桜舞う夕暮れの公園。そこで白いワンピースを纏った少女が突き出した腕の先、グイと親指で大地を指す『花音』のポスター。

可憐な唇からはそんな台詞が出ていた。

主人公を演じる室積志津流は、見事に不安定に揺れる少女、高崎花音を演じた。

「原作、素人が書いた携帯小説って言うから、期待してなかったのに裏切られたなぁ。
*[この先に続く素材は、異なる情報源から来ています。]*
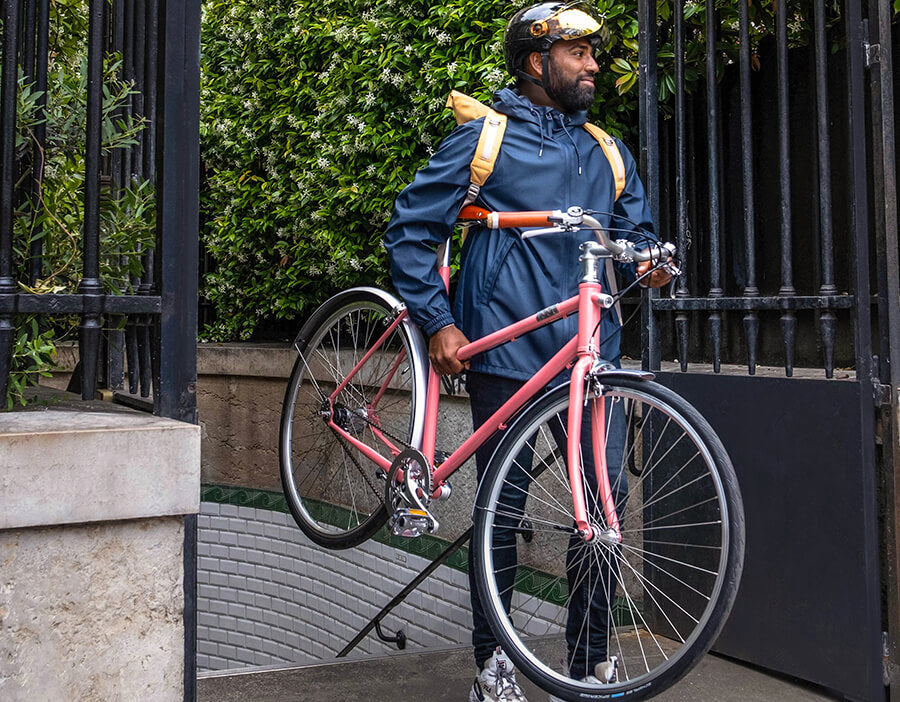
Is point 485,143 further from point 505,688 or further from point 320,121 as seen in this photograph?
point 320,121

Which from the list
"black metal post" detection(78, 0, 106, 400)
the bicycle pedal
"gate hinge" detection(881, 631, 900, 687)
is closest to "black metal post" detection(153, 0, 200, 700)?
"black metal post" detection(78, 0, 106, 400)

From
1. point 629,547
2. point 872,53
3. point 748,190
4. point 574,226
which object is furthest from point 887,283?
point 629,547

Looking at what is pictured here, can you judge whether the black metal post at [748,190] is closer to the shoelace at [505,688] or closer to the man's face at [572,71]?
the man's face at [572,71]

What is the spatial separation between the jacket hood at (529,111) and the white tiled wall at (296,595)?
11.0 ft

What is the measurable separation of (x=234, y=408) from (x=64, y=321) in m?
4.69

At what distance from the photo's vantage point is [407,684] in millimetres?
3406

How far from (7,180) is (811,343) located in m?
3.10

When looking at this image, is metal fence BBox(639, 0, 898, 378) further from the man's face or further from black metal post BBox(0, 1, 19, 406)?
black metal post BBox(0, 1, 19, 406)

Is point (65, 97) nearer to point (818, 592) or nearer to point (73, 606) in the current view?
point (73, 606)

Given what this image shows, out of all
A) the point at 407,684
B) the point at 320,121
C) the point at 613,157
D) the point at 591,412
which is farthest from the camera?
the point at 320,121

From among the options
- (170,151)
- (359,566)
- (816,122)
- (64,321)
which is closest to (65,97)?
(170,151)

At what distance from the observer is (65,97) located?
2635 millimetres

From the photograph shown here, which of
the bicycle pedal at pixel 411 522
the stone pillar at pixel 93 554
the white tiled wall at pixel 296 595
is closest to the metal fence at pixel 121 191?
the stone pillar at pixel 93 554

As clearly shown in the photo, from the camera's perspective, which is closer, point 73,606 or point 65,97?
point 73,606
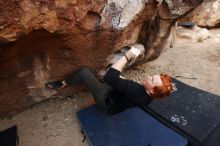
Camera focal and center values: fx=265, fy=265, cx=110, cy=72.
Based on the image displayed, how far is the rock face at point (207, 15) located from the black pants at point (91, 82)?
358 centimetres

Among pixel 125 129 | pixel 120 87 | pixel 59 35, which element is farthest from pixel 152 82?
pixel 59 35

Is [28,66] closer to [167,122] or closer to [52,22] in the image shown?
[52,22]

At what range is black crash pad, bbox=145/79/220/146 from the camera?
8.89 ft

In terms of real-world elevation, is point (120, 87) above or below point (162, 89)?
below

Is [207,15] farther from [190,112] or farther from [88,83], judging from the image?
[88,83]

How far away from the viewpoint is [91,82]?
9.33 feet

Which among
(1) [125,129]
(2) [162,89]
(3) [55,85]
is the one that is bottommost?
(1) [125,129]

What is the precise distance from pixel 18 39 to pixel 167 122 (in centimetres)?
173

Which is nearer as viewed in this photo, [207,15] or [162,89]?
[162,89]

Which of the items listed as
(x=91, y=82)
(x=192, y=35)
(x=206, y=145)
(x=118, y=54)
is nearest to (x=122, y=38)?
(x=118, y=54)

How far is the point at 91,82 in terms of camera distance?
284 cm

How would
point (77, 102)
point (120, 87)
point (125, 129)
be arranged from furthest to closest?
point (77, 102) < point (125, 129) < point (120, 87)

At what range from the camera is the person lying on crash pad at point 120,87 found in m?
2.22

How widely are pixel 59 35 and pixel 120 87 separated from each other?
0.76 metres
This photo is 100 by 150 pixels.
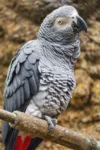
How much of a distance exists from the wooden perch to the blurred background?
1.04 metres

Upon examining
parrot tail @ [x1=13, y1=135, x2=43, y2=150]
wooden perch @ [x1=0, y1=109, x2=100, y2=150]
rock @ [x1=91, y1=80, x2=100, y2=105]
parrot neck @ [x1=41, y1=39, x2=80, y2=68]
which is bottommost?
rock @ [x1=91, y1=80, x2=100, y2=105]

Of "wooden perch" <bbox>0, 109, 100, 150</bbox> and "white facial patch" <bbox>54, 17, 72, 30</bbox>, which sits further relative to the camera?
"white facial patch" <bbox>54, 17, 72, 30</bbox>

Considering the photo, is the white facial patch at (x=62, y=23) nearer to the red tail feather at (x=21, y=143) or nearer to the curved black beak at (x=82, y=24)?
the curved black beak at (x=82, y=24)

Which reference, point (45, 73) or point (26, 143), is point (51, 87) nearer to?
point (45, 73)

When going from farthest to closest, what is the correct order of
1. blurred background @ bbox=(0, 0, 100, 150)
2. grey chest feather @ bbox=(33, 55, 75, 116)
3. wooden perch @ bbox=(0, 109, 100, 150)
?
1. blurred background @ bbox=(0, 0, 100, 150)
2. grey chest feather @ bbox=(33, 55, 75, 116)
3. wooden perch @ bbox=(0, 109, 100, 150)

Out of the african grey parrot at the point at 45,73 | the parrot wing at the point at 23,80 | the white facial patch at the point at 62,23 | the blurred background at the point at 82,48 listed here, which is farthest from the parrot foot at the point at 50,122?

」

真奈美が遠い目付きで呟く。

「素人と言ってもK大文学部の娘だった訳ですがね、まあそこも面白かったから採用した訳です。」

あら、監督も程よくアルコールが回って来た様子。

「ささみの天ぷらチーズ挟み頼みたい、何かついで有る?」

私の問いに真奈美が素早く反応。

「若鶏タタキと焼酎お湯割。」

「じゃあ、ホッケと生。」

監督は答えてから相澤を見る。

相澤は半分ほど入ったビールジョッキを掲げ今は良いの意を表す。

「大将、オーダー。」

カウンターの向こう、笑顔の飯田氏に注文を告げる。

因みに私は梅酒も追加。

「はあ、改めて凄いなあ。」

「何、のろけてんのさ。」

注文を終え、監督を見てつい呟いた一言に真奈美が突っ込む。

「いやいや、何て言うかその。」

つい、シドロモドロ。

「でも僕、鈴里さんに出演オファー断られたんですよ。」

監督の言葉に真奈美が顔をしかめる。

「ああ、その付き合う為の餌とか、そういうのじゃ無く、純粋に鈴里さんのキャラにひかれてですね。」

慌てる監督に真奈美が詰め寄る。

「じゃあ、二人は付き合ってると云う事で宜しいのですね。」

その手は架空のマイクが握られ、こちらに向けられている。

「少なくとも僕はそのつもりです。」

キリリと宣言する監督に顔が熱くなるのを感じた。